ESTADOS UNIDOS.- Reinventarse para sobrevivir. Para celebrar sus 120 años, el Museo Hispanic Society de Nueva York apuesta por artistas contemporáneos para poner en valor su colección de obras de los grandes maestros españoles como Velázquez, El Greco, Goya o Sorolla.
El artista de origen cubano Enrique Martínez Celaya inauguró esta semana este nuevo capítulo de esta institución creada por el filántropo Archer Milton Huntington en 1904, quien entonces había amasado la mayor colección de arte español fuera de España.
La Hispanic Society se dedica a promover el arte español, latinoamericano y portugués.
Las conexiones de Martínez Celaya con el museo, de ingreso gratuito y situado en pleno barrio hispano de Harlem, vienen de su infancia.
De su niñez marcada por el exilio, el pintor nacido en 1964 y afincado en Los Ángeles, guarda un cuaderno escolar de primer grado que forró con la foto de una niña: «Fue mi amiga y confidente porque teníamos la misma edad», cuenta a la AFP sobre la imagen sacada de una revista, y sobre las cartas que escribía a su padre exiliado en España.
Esas vivencias estructuran la exposición «El mar de las palabras: Diego Velázquez/Enrique Martínez Celaya», que permanecerá abierta hasta el 7 de julio, la primera de una serie anual que promueve el director de la institución, el francés Guillaume Kientz, para ponerlo en el mapa de la ruta museística de la ciudad.
Aquella «amiga» de la infancia de Martínez Celaya no es otra que la del «Retrato de una niña» de Diego Velázquez, una del más del millar de obras de los fondos del museo, que hoy preside su exposición frente a su enmarcado cuaderno escolar que hizo a los seis años.
Es la primera vez que este físico de formación ha podido contemplar en vivo el cuadro de la imagen que marcó su infancia. «No me atrevo ni a mirarla», dice todavía emocionado
- Exilio y pérdida –
Esta exposición es un viaje a la infancia marcada por «el exilio, la imaginación y la pérdida», a través de los dibujos procedentes del cuaderno escolar y la letra infantil de las cartas a su padre desde aquella Cuba revolucionaria y carente de casi todo. En esas cartas le pedía a su progenitor que le enviara desde chicles hasta calcetines. «Necesito medias porque estoy como un bandolero», apremiaba.

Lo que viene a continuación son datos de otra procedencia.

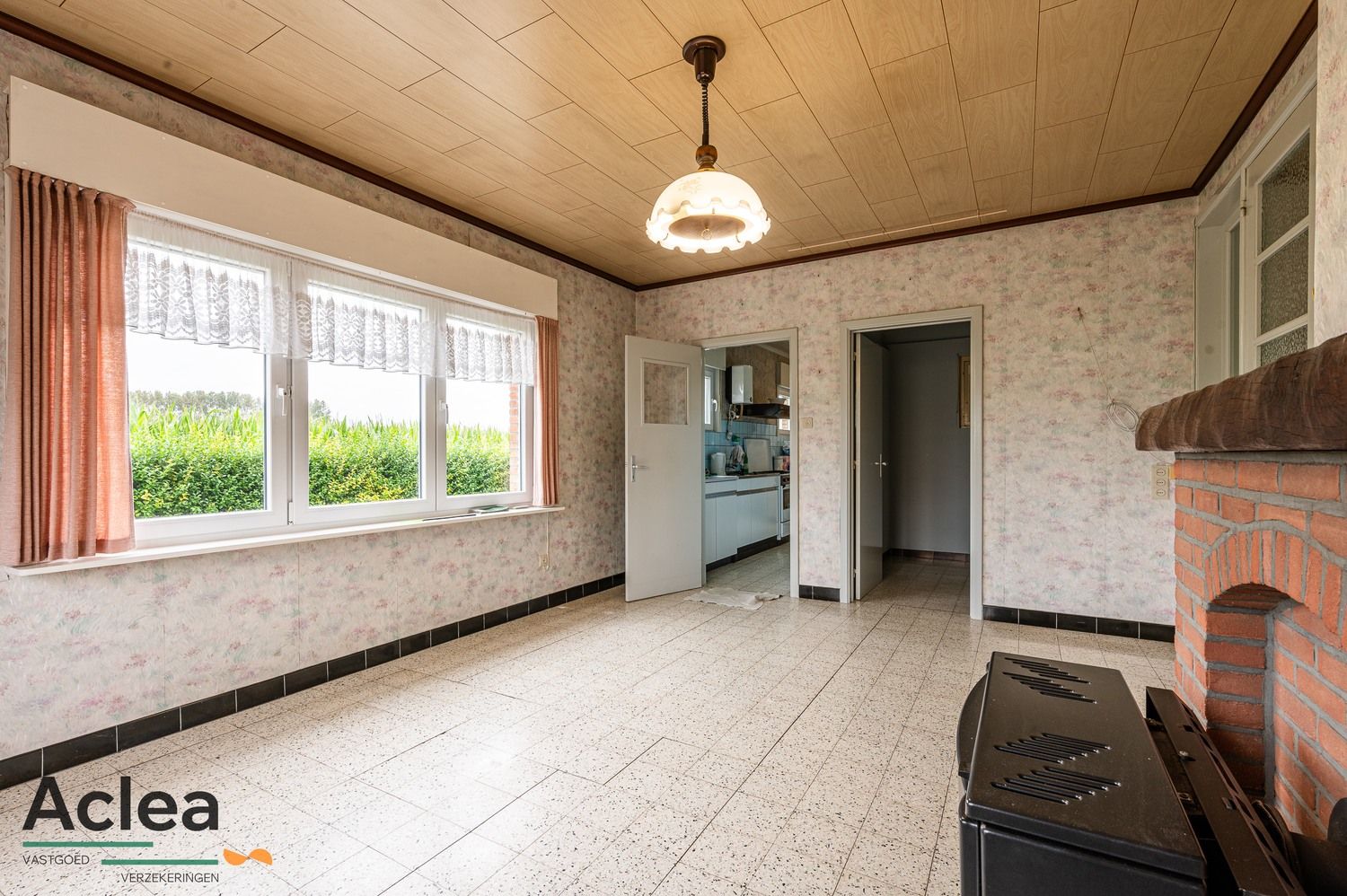 Alleenstaande woning met prachtige zichten foto 5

Variaciones de la niña anónima de Velázquez, con algunos sueños infantiles en sus manos, como el avión que haría realidad una reunificación familiar, los famosos calcetines o un globo negro -«una fantasía en un país donde no había ni televisión»-, estructuran la exposición en la sala de columnas de terracota del museo, en cuyo techo se proyectan los primeros dibujos del artista y sus primeras palabras.
Se suman 7 grandes telas en las que están impresas los dibujos y extractos de las cartas infantiles, a veces rodeados por el el océano, el gran protagonista. Era un «punto de partida» pero también un «obstáculo» que le impedía estar con su padre. Aunque cuando en 1972 lo consiguió, simbolizó «la separación de mi historia, de mi país y de un tiempo que nunca volverá», afirma.
El mes pasado volvió a Cuba para inaugurar su primera exposición en su país natal, en el Museo Nacional de Bellas Artes de la Habana. Y aprovechó el viaje para visitar el colegio en la ciudad de Nueva Paz, en el Caribe cubano, donde realizó el cuaderno escolar que sobrevivió gracias a una abuela.
Alumnos de su antiguo colegio son los autores de las cortinas de barcos de papel que completan la exposición.
«Están muy orgullos» de ver el resultado, dice de los niños, principales fans de la exposición que han visto a la distancia, asegura.
«Esta exposición tiene una semilla muy personal pero en realidad mi objetivo (…) es hablar de la colaboración con el niño de seis años que mira al mundo con una idea de mejorarlo, que es tan común hoy con los refugiados e inmigrantes», concluye.